# b-17 vs ju-88 vs b-24



## fly boy (Feb 4, 2008)

wat do you think is the best wwII bomber of Europe?


----------



## DerAdlerIstGelandet (Feb 5, 2008)

This thread is not right. 

You can not compare the Ju 88 to the B-17 or the B-24. They are different kinds of bombers. 

You could compare the Lancaster to the B-17 and the B-24 but not the Ju 88.


----------



## Lucky13 (Feb 5, 2008)

Maybe should have tried something like Ju-88 vs B-26 vs B-25 or something? The '88 wouldn't do well against the heavy B-17 or B-24, since it's more a medium bomber and the other two are heavies...


----------



## fly boy (Feb 7, 2008)

ok i fix that


----------



## Evil_Merlin (Feb 7, 2008)

The Ju-88? Goodness me, that couldn't do half what the Heavies could do.

I would say maybe the Ju-88 vs. the B-25 or possibly the B-26 as Lucky stated.

You will find the Ju-88 and the B-25 matched up well against each other, with the Ju being a bit faster, and the B-25 having a bit more range and combat load. 

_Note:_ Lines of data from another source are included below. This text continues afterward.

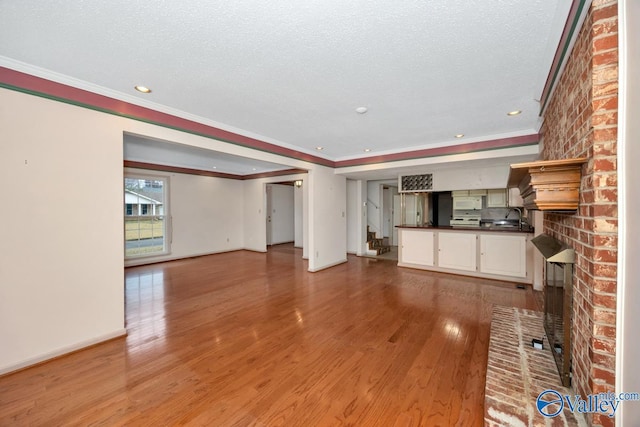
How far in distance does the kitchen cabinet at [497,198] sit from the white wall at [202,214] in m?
7.04

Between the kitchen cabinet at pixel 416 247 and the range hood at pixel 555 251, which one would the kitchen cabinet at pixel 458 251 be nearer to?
the kitchen cabinet at pixel 416 247

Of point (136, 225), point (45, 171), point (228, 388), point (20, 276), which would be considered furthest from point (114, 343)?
point (136, 225)

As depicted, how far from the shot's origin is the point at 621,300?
1.10m

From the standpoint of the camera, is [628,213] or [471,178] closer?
[628,213]

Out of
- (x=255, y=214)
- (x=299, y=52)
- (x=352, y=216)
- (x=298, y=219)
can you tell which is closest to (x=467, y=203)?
(x=352, y=216)

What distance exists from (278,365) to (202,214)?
610cm

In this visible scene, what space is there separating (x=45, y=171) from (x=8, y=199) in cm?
34

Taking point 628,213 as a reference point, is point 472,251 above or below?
below

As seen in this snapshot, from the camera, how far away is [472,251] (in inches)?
193

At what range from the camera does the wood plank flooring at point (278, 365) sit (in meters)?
1.67

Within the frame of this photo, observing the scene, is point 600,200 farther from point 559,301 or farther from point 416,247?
point 416,247

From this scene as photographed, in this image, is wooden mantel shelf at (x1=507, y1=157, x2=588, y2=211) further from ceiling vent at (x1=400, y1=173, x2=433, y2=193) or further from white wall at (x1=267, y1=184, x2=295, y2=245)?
white wall at (x1=267, y1=184, x2=295, y2=245)

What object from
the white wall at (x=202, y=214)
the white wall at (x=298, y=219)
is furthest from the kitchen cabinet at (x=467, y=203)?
the white wall at (x=202, y=214)
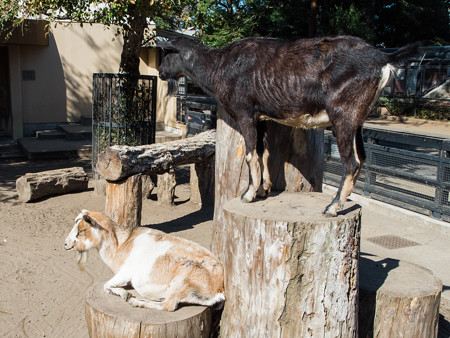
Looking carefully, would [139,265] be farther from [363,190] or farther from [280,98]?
[363,190]

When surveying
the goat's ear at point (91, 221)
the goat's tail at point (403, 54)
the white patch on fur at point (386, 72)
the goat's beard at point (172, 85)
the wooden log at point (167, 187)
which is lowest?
the wooden log at point (167, 187)

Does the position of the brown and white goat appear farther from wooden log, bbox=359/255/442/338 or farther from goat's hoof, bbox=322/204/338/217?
wooden log, bbox=359/255/442/338

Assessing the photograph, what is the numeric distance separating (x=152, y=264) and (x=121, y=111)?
618cm

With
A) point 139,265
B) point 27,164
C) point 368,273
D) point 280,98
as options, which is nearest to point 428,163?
point 368,273

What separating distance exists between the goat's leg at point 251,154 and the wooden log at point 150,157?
121 inches

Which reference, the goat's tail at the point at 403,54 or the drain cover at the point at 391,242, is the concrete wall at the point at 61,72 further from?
the goat's tail at the point at 403,54

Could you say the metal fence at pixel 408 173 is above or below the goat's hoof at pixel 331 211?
below

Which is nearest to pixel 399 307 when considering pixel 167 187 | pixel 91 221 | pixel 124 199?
pixel 91 221

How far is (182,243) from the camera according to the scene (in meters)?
3.98

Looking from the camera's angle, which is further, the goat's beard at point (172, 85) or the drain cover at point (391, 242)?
the drain cover at point (391, 242)

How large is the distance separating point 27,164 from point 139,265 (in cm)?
935

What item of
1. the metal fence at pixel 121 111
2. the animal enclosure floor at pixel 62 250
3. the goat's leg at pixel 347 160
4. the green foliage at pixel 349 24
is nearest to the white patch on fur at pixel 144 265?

Of course the both American planes had better armour and defensive weapons, and what most considered better engines (especially if the Ju-88 was using the older 801's versus the Jumo 213's).


----------



## fly boy (Feb 8, 2008)

ok umm it is lanc vs b-17 vs b-24


----------



## DerAdlerIstGelandet (Feb 8, 2008)

I am closing this thread. There are allready eneogh bomber threads to compare teh Lanc, B-17 and B-24.


----------